= PROMPT =
Nothing but the lines from the top of the records through the line with "The beautiful landscape" should be returned, exactly, and without pictures.

= ENTRIES PROVIDED =
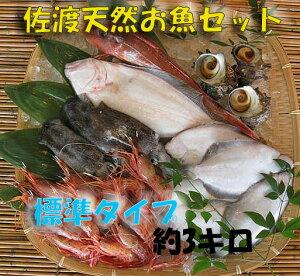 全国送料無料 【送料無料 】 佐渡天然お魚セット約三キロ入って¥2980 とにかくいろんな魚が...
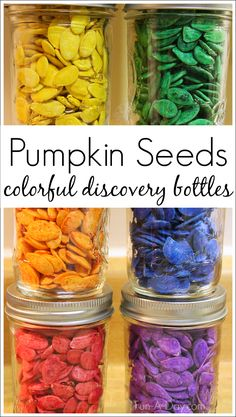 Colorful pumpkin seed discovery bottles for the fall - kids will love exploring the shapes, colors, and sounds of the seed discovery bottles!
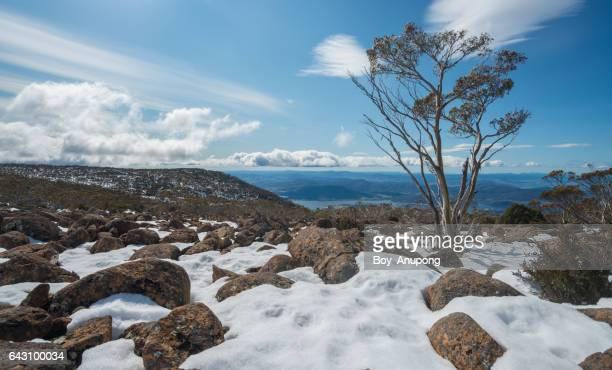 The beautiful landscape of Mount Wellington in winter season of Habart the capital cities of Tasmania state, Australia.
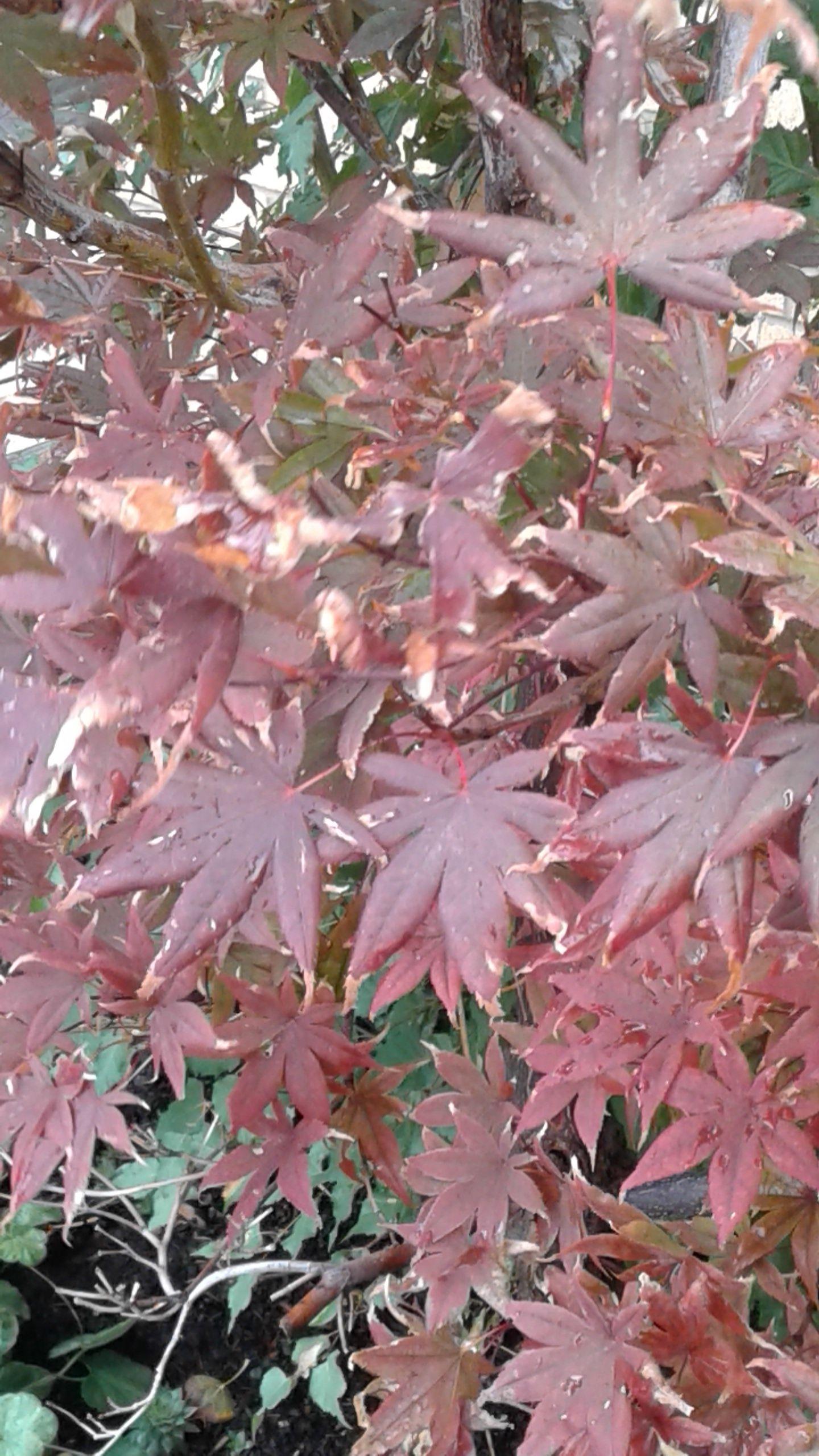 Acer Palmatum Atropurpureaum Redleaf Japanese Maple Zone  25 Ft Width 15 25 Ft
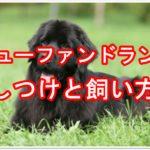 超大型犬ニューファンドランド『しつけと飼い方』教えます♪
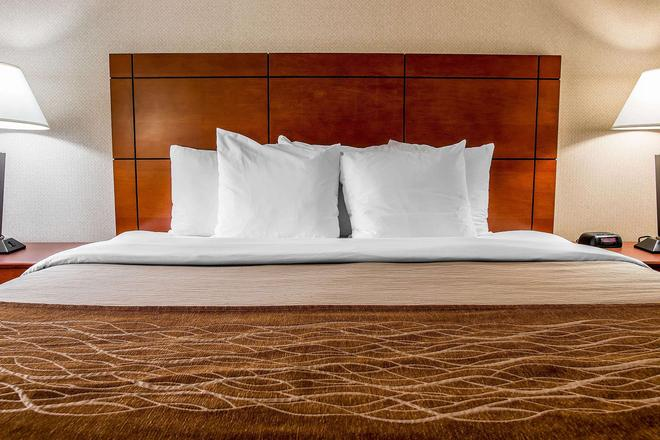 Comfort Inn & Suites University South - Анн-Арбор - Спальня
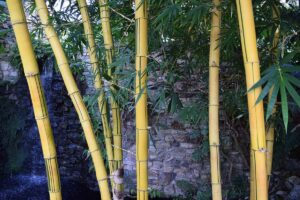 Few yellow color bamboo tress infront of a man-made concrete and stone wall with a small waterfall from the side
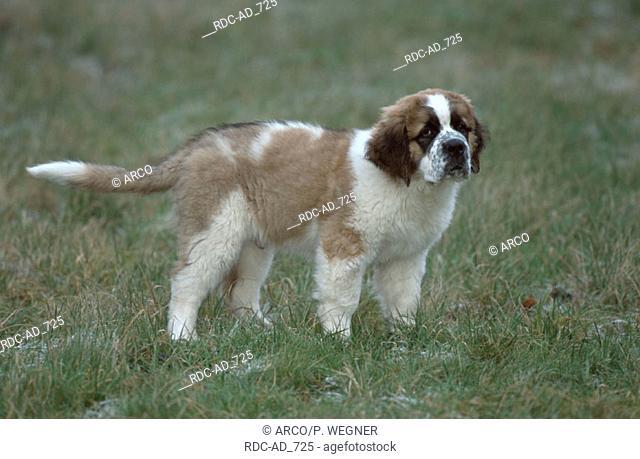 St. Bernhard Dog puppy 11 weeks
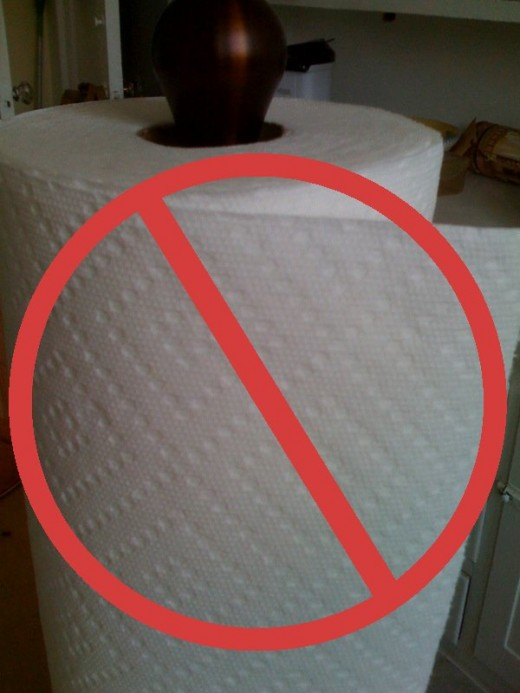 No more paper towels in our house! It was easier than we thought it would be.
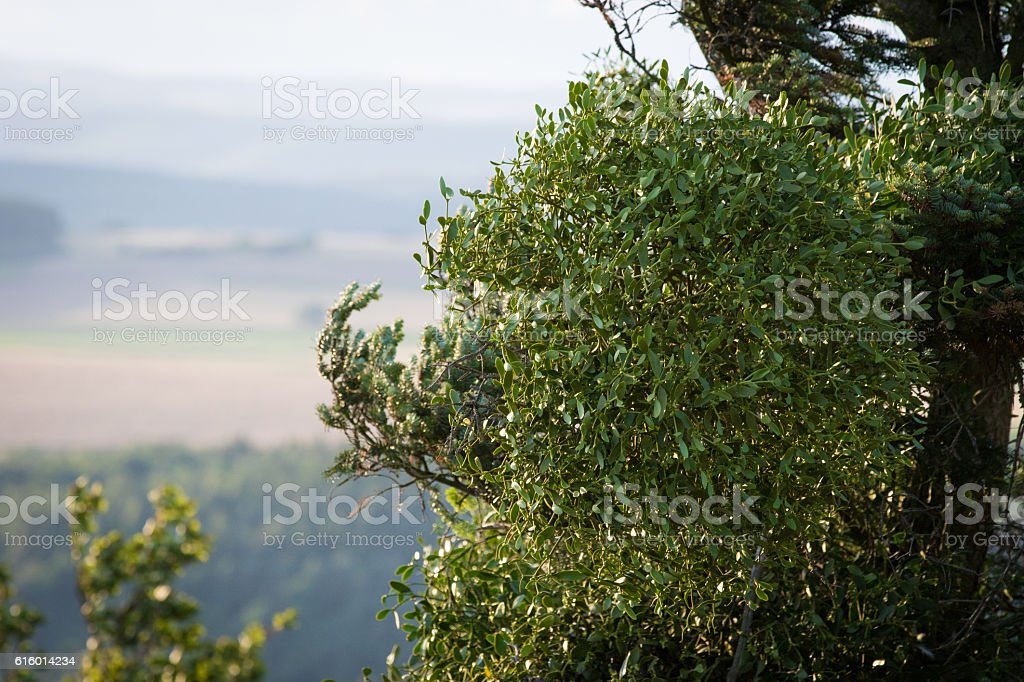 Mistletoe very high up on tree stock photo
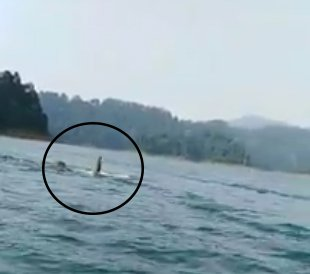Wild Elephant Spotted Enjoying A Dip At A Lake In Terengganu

= ANSWER BELOW =
 全国送料無料 【送料無料 】 佐渡天然お魚セット約三キロ入って¥2980 とにかくいろんな魚が...
 Colorful pumpkin seed discovery bottles for the fall - kids will love exploring the shapes, colors, and sounds of the seed discovery bottles!
 The beautiful landscape of Mount Wellington in winter season of Habart the capital cities of Tasmania state, Australia.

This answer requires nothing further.